→ RAW RECORDS
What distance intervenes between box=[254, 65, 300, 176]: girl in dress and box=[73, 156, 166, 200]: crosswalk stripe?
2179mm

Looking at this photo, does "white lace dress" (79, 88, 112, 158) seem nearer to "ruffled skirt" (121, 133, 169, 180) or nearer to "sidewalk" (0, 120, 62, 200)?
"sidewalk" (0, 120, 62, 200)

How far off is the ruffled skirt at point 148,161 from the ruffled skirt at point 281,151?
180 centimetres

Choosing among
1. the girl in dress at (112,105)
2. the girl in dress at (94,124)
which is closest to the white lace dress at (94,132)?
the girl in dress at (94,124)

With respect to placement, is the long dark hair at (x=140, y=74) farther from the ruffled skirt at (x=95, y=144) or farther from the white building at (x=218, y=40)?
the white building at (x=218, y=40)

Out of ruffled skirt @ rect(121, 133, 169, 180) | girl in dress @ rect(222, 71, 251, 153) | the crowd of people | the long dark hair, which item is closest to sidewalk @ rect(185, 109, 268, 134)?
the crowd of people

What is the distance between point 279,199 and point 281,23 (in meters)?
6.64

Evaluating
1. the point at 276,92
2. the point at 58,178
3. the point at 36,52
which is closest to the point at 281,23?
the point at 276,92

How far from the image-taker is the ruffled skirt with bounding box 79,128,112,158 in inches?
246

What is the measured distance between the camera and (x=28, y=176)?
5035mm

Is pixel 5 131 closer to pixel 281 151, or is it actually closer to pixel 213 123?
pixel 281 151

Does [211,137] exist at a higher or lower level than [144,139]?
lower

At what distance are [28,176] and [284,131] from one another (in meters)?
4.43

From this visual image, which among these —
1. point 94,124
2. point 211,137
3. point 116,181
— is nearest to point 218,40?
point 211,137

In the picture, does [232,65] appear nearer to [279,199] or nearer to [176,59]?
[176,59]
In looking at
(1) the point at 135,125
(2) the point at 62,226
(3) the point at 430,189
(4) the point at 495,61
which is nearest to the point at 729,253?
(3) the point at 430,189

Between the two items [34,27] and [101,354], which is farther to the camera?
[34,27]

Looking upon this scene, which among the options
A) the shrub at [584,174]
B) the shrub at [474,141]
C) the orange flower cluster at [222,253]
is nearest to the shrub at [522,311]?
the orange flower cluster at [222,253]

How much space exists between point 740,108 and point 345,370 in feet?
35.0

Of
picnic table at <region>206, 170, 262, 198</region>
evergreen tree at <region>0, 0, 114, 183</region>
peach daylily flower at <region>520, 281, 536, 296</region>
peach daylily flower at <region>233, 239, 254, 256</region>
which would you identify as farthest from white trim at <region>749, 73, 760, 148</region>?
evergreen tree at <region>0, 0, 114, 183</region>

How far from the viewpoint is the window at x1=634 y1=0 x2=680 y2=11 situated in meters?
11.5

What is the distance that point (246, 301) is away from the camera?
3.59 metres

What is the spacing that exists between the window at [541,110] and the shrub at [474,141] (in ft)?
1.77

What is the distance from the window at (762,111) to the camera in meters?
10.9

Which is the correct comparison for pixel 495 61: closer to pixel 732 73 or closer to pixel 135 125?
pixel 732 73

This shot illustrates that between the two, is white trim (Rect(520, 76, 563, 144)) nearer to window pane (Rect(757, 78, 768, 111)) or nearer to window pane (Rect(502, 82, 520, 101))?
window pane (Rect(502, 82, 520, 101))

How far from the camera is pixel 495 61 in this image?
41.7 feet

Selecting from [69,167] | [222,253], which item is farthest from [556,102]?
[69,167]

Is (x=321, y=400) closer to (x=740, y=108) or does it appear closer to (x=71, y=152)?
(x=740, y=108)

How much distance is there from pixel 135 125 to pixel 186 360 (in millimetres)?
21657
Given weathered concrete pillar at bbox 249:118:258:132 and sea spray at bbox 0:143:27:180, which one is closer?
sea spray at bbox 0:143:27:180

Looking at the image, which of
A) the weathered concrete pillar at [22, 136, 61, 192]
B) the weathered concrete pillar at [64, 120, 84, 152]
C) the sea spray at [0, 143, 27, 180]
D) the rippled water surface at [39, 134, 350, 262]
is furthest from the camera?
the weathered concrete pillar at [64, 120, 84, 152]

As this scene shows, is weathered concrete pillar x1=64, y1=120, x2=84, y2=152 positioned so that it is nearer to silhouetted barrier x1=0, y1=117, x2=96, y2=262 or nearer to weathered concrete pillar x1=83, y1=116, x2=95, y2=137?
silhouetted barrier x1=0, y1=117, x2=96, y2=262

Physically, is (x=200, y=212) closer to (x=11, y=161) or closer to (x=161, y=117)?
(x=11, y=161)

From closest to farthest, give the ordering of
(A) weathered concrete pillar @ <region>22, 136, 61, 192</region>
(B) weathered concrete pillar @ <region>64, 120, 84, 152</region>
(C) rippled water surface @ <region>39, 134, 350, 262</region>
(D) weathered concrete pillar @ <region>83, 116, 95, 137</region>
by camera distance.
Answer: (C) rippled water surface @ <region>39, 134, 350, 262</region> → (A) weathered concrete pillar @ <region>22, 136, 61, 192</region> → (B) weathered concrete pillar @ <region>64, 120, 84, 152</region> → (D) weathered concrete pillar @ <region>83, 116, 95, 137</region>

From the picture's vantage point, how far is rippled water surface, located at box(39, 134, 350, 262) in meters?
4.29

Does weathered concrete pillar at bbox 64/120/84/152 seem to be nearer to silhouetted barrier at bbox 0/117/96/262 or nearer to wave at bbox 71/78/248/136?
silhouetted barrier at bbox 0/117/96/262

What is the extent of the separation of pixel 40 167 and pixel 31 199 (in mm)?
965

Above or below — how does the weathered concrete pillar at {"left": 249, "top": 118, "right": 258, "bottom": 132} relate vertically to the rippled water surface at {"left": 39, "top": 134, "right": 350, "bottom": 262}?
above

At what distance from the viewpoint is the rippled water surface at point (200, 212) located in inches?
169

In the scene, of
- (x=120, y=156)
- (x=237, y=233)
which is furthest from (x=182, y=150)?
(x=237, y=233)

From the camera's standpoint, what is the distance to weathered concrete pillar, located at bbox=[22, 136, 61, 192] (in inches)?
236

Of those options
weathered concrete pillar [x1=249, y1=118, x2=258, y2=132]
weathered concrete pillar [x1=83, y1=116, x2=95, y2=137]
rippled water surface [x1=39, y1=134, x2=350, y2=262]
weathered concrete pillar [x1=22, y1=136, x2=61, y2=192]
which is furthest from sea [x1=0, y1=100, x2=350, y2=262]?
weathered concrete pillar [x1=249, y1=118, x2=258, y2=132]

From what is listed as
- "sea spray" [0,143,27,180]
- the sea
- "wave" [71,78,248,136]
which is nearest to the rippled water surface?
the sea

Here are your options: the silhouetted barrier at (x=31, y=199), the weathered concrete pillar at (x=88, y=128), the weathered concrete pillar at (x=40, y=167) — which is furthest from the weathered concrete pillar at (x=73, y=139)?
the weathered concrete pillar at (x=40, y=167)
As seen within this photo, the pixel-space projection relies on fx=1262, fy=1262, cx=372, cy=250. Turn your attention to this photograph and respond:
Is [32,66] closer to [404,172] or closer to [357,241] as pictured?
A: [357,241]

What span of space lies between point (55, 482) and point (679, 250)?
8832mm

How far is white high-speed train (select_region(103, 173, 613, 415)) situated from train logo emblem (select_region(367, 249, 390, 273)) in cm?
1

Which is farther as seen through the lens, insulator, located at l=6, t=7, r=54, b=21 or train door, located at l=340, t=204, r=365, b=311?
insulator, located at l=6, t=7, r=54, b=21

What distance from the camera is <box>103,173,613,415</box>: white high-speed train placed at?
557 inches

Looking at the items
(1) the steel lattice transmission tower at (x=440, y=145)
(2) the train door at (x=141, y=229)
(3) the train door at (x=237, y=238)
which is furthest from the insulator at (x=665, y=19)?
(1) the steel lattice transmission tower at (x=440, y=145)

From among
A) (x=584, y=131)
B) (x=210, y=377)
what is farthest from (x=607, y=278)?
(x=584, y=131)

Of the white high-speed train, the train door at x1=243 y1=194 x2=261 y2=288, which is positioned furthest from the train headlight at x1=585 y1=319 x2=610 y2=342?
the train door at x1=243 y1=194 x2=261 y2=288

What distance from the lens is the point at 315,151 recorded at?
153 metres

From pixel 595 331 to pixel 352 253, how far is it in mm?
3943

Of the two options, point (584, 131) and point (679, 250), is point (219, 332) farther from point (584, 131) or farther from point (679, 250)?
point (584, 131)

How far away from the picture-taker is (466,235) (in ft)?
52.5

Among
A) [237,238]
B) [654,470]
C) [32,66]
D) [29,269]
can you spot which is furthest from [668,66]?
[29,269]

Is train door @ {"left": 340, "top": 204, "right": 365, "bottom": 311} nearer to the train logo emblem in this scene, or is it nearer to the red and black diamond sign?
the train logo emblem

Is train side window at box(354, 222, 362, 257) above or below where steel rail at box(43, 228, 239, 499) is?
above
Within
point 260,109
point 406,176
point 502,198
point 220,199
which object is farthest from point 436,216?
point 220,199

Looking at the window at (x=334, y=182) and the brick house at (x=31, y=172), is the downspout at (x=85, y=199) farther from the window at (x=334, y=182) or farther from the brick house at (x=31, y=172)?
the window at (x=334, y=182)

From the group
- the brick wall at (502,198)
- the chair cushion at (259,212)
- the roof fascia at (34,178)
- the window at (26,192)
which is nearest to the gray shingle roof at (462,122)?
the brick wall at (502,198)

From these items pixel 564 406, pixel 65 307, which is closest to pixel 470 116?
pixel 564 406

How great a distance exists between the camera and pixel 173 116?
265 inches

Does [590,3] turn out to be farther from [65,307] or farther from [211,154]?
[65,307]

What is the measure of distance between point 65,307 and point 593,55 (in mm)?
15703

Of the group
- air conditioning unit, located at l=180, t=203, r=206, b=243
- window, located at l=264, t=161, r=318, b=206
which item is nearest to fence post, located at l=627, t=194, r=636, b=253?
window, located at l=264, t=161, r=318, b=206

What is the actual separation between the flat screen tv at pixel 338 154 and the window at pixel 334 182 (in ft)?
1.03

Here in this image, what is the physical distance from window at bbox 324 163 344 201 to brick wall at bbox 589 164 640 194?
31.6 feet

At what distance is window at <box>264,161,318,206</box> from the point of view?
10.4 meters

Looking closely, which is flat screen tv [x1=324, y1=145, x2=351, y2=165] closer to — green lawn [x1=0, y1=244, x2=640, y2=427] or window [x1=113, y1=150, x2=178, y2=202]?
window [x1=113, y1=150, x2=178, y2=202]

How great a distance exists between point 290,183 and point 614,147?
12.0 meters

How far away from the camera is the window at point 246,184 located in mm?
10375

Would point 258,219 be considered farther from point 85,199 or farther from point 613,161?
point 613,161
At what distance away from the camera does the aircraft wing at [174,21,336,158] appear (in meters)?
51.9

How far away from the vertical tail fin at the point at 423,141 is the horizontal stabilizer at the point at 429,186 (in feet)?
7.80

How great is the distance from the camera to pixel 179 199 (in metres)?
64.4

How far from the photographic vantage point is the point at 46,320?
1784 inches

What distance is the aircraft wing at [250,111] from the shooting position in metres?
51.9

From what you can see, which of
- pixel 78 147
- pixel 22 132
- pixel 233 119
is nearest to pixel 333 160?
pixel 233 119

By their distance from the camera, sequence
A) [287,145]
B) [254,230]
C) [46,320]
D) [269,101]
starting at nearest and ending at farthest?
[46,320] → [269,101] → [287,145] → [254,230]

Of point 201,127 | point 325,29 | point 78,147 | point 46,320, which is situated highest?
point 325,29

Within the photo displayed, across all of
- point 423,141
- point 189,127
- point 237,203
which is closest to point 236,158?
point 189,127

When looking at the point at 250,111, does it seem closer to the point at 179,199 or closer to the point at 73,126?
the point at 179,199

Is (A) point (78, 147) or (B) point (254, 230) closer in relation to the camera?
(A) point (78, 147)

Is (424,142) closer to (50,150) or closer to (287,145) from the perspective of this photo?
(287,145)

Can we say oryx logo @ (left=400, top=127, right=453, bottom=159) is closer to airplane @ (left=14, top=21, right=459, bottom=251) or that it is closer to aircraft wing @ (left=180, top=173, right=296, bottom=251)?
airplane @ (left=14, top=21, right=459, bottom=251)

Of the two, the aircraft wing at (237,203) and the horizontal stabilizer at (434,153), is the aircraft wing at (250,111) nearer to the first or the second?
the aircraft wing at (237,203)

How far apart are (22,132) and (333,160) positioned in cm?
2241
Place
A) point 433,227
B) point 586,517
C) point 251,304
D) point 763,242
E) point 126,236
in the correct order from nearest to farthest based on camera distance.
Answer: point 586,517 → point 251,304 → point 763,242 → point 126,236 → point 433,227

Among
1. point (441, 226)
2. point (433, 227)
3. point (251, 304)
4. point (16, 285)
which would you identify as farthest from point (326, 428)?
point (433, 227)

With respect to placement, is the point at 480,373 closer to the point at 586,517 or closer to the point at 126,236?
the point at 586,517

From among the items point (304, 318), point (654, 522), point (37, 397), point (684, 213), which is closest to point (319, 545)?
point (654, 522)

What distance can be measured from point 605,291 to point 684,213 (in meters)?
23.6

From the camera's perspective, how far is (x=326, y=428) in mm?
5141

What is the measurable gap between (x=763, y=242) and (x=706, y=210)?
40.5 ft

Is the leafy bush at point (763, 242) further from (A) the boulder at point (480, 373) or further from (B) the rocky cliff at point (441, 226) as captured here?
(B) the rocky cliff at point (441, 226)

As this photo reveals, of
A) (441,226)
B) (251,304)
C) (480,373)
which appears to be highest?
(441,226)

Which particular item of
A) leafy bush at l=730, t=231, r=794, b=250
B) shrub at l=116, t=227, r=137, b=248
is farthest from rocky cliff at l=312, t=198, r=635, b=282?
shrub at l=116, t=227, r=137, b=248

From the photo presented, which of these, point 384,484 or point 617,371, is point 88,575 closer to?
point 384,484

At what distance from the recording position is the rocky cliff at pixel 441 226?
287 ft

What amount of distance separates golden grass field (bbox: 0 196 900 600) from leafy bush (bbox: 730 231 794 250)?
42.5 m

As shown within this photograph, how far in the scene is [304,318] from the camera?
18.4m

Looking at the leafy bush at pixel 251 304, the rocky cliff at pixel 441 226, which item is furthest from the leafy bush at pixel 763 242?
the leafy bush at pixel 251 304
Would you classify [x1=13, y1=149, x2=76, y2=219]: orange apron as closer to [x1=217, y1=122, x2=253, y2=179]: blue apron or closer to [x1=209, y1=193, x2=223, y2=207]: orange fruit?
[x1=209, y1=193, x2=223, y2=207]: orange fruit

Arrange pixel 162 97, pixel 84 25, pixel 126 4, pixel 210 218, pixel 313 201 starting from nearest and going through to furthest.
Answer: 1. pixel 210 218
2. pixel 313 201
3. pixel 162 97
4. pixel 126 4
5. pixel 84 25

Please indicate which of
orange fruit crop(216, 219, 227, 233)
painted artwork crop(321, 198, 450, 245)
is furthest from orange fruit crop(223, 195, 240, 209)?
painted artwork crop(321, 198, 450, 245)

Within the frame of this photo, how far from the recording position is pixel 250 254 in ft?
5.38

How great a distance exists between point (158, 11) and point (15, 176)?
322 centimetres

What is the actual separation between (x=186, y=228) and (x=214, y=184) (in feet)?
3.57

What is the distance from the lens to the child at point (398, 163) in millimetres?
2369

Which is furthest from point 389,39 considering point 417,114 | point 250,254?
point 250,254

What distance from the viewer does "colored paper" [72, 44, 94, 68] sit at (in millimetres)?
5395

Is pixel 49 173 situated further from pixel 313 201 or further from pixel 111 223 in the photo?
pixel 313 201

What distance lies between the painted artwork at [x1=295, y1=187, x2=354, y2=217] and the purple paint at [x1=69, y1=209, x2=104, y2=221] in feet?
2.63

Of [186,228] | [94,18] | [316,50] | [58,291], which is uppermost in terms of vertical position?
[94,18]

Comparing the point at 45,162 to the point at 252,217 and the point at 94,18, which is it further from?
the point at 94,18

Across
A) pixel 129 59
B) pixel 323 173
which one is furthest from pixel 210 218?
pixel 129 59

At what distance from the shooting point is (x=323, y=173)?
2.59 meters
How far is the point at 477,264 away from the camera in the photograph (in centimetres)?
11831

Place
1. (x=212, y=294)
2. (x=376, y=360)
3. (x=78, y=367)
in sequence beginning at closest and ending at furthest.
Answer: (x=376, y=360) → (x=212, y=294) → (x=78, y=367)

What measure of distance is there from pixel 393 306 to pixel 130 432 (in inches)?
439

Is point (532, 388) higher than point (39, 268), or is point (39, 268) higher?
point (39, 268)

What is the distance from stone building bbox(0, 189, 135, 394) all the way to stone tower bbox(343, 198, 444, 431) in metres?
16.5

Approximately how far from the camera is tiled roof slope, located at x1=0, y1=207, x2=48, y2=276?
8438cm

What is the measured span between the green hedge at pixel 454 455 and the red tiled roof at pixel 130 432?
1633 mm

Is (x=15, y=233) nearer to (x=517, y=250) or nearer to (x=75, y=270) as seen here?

→ WHAT TO WORK ON
Edit the lines beginning with the line that contains "How far from the photographic" and continuing through the line that contains "[46,320] → [269,101] → [287,145] → [254,230]": substitute "airplane wing" for "aircraft wing" and leave all other text as it stands. Return only those lines.

→ WORKED ANSWER
How far from the photographic vantage point is the point at 46,320?
1784 inches

What distance is the airplane wing at [250,111] from the shooting position in metres?
51.9

From what you can see, which of
- pixel 78 147
- pixel 22 132
- pixel 233 119
is nearest to pixel 333 160?
pixel 233 119

By their distance from the camera, sequence
A) [287,145]
B) [254,230]
C) [46,320]
D) [269,101]
starting at nearest and ending at farthest?
[46,320] → [269,101] → [287,145] → [254,230]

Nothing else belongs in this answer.